▼▼▼

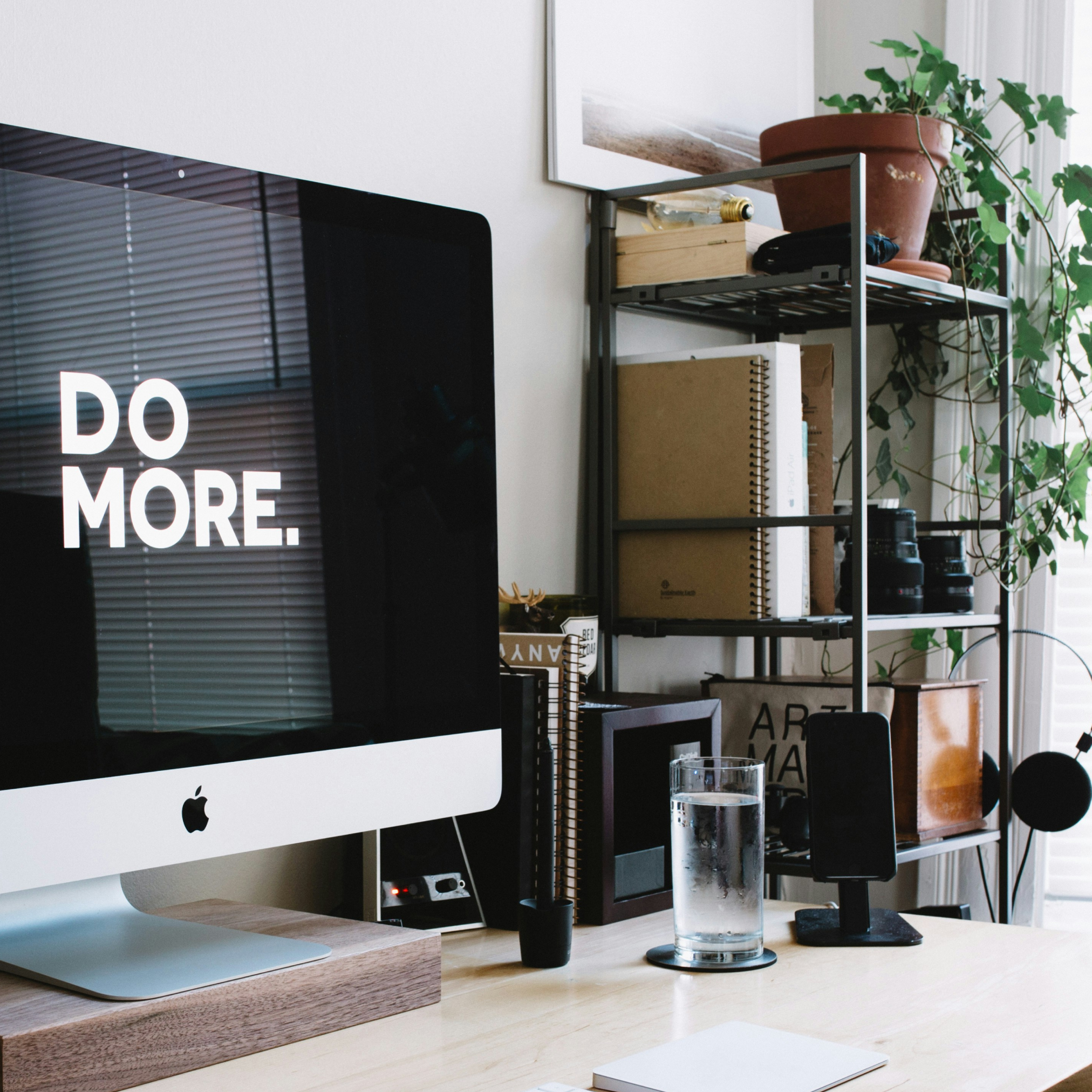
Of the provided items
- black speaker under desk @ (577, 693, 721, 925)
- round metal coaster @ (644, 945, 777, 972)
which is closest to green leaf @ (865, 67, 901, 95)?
black speaker under desk @ (577, 693, 721, 925)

▲▲▲

Deine Aufgabe:
Benenne in allen Einträgen „coaster“ in „plate“ um und gib sie ansonsten unverändert wieder. Lass die Bilder in deiner Antwort weg.

Schriftliche Antwort:
Of the provided items
- black speaker under desk @ (577, 693, 721, 925)
- round metal plate @ (644, 945, 777, 972)
which is closest to green leaf @ (865, 67, 901, 95)?
black speaker under desk @ (577, 693, 721, 925)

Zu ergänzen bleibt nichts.